The joke:
An Australian woman found a gold ring in a package of green beans. “I thought he’d never ask,” said the woman, the future Mrs. Jolly Green Giant.
How I wrote it:
This is the first line of the story I saw on the UPI website: “A gold ring found in a package of beans was returned to its grocery store worker owner after taking a journey of nearly 125 miles.”
I thought I could turn this “Odd News” story into a joke because it has some obvious handles, maybe too many. To keep the joke short and clear, I edited the topic down to what you see.
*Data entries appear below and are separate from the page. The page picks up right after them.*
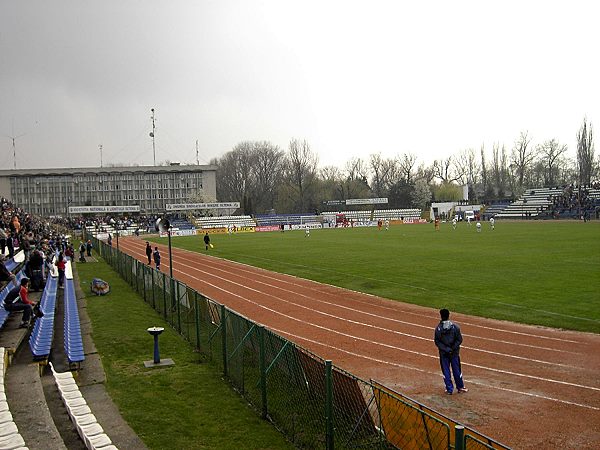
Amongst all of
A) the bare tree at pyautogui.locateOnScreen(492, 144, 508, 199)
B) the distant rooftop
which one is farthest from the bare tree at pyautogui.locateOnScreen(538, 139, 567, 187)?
the distant rooftop

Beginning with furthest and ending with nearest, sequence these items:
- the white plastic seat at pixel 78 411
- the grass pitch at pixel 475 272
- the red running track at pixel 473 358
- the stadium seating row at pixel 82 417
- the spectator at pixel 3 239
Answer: the spectator at pixel 3 239 < the grass pitch at pixel 475 272 < the red running track at pixel 473 358 < the white plastic seat at pixel 78 411 < the stadium seating row at pixel 82 417

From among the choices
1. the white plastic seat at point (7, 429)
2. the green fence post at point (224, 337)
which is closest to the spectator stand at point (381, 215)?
the green fence post at point (224, 337)

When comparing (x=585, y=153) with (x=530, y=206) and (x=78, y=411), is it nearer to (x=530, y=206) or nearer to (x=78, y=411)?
(x=530, y=206)

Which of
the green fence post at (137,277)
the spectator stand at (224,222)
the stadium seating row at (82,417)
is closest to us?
the stadium seating row at (82,417)

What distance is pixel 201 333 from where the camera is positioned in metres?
14.4

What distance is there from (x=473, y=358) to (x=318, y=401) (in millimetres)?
6256

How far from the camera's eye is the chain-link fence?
655 cm

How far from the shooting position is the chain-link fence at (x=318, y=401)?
258 inches

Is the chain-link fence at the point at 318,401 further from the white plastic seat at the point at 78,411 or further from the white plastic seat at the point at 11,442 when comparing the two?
the white plastic seat at the point at 11,442

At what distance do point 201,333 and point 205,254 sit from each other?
29.3m

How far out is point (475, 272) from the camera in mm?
27109

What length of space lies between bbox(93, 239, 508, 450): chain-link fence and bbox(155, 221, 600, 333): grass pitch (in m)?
9.63

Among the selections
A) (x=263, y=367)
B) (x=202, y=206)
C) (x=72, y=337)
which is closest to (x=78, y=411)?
(x=263, y=367)

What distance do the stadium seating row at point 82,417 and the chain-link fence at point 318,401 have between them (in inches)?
111
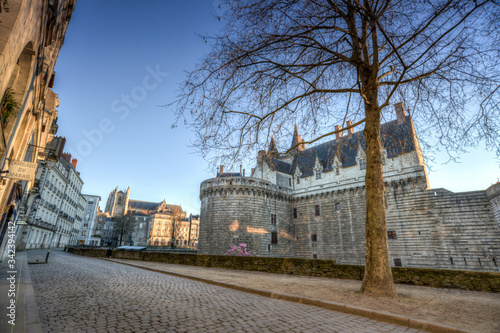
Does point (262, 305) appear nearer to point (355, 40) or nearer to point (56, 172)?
point (355, 40)

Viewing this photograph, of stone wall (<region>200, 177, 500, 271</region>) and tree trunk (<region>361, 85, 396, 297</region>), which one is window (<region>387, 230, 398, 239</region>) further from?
tree trunk (<region>361, 85, 396, 297</region>)

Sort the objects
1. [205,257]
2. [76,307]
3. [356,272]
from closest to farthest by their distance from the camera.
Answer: [76,307]
[356,272]
[205,257]

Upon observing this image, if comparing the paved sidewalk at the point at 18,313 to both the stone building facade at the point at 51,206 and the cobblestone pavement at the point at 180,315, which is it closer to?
the cobblestone pavement at the point at 180,315

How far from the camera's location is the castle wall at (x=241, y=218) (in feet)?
87.3

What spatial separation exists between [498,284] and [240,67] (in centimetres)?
1147

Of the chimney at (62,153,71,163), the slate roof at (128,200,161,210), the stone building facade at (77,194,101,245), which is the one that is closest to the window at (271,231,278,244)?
the chimney at (62,153,71,163)

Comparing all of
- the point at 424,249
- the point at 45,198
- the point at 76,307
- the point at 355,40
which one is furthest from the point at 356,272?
the point at 45,198

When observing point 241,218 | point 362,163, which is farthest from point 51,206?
point 362,163

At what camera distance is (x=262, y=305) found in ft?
18.2

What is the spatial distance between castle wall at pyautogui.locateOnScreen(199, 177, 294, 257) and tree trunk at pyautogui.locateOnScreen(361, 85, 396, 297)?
20.3m

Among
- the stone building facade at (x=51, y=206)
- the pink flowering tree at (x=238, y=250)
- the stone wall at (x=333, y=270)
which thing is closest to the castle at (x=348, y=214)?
the pink flowering tree at (x=238, y=250)

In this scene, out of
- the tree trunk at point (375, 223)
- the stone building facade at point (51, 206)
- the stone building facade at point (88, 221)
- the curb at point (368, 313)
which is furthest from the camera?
the stone building facade at point (88, 221)

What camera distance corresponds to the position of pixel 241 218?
1075 inches

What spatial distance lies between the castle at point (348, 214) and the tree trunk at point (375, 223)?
380 inches
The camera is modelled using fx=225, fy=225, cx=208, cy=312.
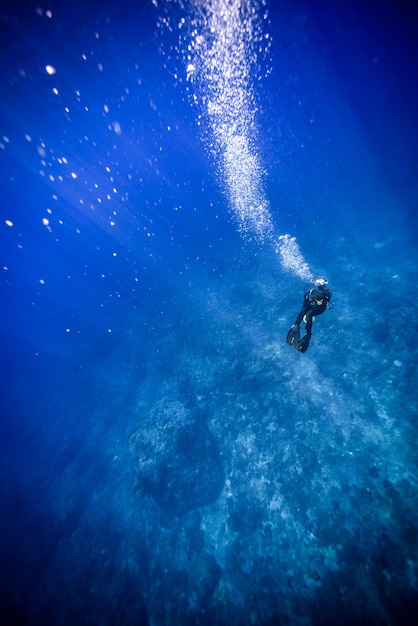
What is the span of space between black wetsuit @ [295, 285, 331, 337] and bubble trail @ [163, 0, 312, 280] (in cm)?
633

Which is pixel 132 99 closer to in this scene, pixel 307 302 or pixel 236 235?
pixel 236 235

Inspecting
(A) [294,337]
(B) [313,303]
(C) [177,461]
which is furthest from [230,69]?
(C) [177,461]

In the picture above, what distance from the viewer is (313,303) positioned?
5477mm

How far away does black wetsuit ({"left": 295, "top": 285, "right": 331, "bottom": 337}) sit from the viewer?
5.36 metres

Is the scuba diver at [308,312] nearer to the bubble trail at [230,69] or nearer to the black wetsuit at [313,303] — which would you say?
the black wetsuit at [313,303]

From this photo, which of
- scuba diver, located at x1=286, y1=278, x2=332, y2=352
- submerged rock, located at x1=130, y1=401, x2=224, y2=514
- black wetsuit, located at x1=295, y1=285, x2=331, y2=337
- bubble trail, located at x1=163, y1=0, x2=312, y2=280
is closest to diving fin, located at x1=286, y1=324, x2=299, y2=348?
scuba diver, located at x1=286, y1=278, x2=332, y2=352

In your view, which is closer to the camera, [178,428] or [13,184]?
[178,428]

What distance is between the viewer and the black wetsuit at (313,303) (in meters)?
5.36

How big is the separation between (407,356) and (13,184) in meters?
25.7

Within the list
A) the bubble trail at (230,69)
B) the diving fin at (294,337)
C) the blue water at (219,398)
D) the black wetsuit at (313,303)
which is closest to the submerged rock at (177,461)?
the blue water at (219,398)

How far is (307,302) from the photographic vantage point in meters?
5.52

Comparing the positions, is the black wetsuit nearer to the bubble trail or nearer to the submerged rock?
the submerged rock

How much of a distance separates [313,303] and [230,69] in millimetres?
13016

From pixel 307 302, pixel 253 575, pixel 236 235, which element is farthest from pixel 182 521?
pixel 236 235
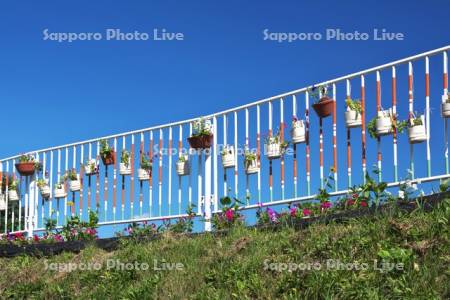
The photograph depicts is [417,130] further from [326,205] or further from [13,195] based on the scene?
[13,195]

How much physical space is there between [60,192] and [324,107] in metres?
7.14

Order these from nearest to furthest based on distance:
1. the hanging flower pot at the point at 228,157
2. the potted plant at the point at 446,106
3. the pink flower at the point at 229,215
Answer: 1. the potted plant at the point at 446,106
2. the pink flower at the point at 229,215
3. the hanging flower pot at the point at 228,157

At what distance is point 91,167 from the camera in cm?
1392

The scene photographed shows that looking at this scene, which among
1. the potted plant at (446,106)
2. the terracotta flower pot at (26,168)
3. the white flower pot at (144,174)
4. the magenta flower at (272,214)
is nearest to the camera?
the magenta flower at (272,214)

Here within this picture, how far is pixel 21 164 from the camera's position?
51.4 feet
One handle seemed to be “gold ring.” But what got my attention even more was the idea of finding a gold ring in an unexpected place. And I associated that idea with stories I had read of men proposing to women with rings hidden in food items, glasses of champagne, and so on.
But who would propose by hiding a ring in a package of green beans? The answer I chose is an association of “package of green beans,” namely the mascot of the Green Giant vegetable company. So the Jolly Green Giant became the basis of my punch line.
But adding something like this to the topic would have resulted in a joke that was too on-the-nose: “Apparently she had just been proposed to by the Jolly Green Giant.”
To make the joke less direct and more surprising, I conveyed the information that somebody had asked her an important question using the subtler line “I thought he’d never ask.”
And I supplied the remaining key information–what the question had been and who had asked it‑‑with the economical phrase “the future Mrs. Jolly Green Giant.”